Consider the Logistics
When you add in the manpower needed, the equipment and trucks to remove cattle, bulldozers to dig the hole for burial, the firearms and captive bolts, plus the materials needed to decontaminate the facilities, it’s easy to see how daunting the chore would be. A compost pile would likely be necessary but you’d need an impenetrable fence around the huge pile because wild animals would try to get in to feed on carcasses.
“I would hate to think how much composting material would be needed,” he added. “I don’t think we’d have enough compost material to truly do it right.”
With the resources the U.S. presently has, it’s simply not feasible to depopulate a feedyard in a short amount of time, Sjeklocha said. “We’ve have to vaccinate our way out of it, but where do you find enough vaccine? We’ve encouraged USDA to build a vaccine bank.”
Unlike a foreign animal disease outbreak, where the objective is to stop the spread of disease and safeguard the market, the reason to euthanize after a fire or blizzard is to end animal suffering.
In fires, that suffering can be horrible. Blindness, burned teats, testicles and hides, and hoof damage, which, Sjeklocha said, was “One of the things people didn’t see coming.”
During the wildfires in the southwest last year, the euthanasia process continued for quite some time. Some 10,000 miles of fence were lost in the fire so it was difficult to contain cattle.
“Cattle were scattered everywhere,” Sjeklocha said. “Sometimes the hides were burned so badly that you couldn’t see brands, so did you really want to shoot your neighbor’s animals without his permission?”
Blizzards can be just as devastating. Cattle are usually huddled together so they’re easier to euthanize, but that doesn’t make the task any less difficult.

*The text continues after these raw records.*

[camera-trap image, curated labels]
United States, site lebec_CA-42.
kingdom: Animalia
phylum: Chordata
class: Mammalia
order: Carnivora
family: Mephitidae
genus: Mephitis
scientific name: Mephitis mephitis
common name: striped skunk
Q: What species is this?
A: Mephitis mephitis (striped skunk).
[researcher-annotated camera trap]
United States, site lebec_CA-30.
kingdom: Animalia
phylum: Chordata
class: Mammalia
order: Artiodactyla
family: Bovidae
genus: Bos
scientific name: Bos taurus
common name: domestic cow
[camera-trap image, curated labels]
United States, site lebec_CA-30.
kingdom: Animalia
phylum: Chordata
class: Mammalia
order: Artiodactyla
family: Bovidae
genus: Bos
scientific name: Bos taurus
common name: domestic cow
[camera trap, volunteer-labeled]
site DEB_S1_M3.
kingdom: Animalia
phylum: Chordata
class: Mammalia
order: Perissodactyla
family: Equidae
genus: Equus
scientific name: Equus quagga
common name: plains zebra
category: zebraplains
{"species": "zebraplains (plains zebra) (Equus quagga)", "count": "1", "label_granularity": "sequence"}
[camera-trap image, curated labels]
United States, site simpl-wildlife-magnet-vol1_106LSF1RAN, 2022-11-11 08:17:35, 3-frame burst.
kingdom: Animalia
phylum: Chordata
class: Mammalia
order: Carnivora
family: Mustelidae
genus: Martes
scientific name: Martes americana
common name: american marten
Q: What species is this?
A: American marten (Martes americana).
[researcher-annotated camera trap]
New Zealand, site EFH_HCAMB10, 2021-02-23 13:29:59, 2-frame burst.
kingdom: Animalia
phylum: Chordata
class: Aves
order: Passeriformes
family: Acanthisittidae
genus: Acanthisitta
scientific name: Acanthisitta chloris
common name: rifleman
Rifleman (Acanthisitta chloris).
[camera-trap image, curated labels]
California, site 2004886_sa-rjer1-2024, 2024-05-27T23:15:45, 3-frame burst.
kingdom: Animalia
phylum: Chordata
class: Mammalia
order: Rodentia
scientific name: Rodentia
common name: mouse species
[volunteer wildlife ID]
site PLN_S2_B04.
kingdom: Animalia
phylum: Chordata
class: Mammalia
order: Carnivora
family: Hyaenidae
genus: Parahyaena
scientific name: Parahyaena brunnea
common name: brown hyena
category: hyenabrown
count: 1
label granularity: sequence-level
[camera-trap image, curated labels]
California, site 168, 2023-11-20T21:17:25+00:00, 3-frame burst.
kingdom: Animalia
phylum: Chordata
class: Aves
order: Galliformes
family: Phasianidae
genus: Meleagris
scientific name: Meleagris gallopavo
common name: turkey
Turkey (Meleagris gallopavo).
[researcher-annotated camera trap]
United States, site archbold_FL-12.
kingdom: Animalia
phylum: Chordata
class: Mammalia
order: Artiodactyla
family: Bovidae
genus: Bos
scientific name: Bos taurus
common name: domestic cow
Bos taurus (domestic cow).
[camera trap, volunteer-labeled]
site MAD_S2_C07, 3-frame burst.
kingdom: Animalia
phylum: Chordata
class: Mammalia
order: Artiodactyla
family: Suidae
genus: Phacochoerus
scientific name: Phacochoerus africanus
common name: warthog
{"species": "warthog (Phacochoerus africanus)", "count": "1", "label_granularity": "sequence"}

Rendering services can usually handle blizzard death loss, Sjecklocha pointed out. But when you’re talking about losses in the thousands, it takes many days and significant resources.
In situations where you have to put down a lot of animals, it works on your mind, Sjeklocha said. “You get tired of hearing the gun shots. And especially in cow-calf operations, there’s a strong emotional attachment between ranchers and their herds.”
Whether fire or blizzard, many herds have been built through generations with distinct bloodlines. These ranchers tend to know animals individually, so the emotional distress is greater.
Still, the way the industry rallied to help one another nearly brought Sjeklocha to tears. He recalled sitting in an office in Kansas after the fires, watching truck after truck loaded with hay arrive to the area from as far away as Michigan.
“The response to this wildfire was amazing,” he said.
A quote by Daryn Kagan ended Sjeklocha’s presentation: “Bad things do happen in the world, like war, natural disasters, disease. But out of those situations always arise stories of ordinary people doing extraordinary things.”
The 2018 USAHA meeting covered topics ranging from bio-terrorism to specific diseases in cattle, horses, sheep, poultry and pigs, and much more. Leaders from government, industry and academia gather alongside producers to find solutions to health issues that can help animal agriculture thrive.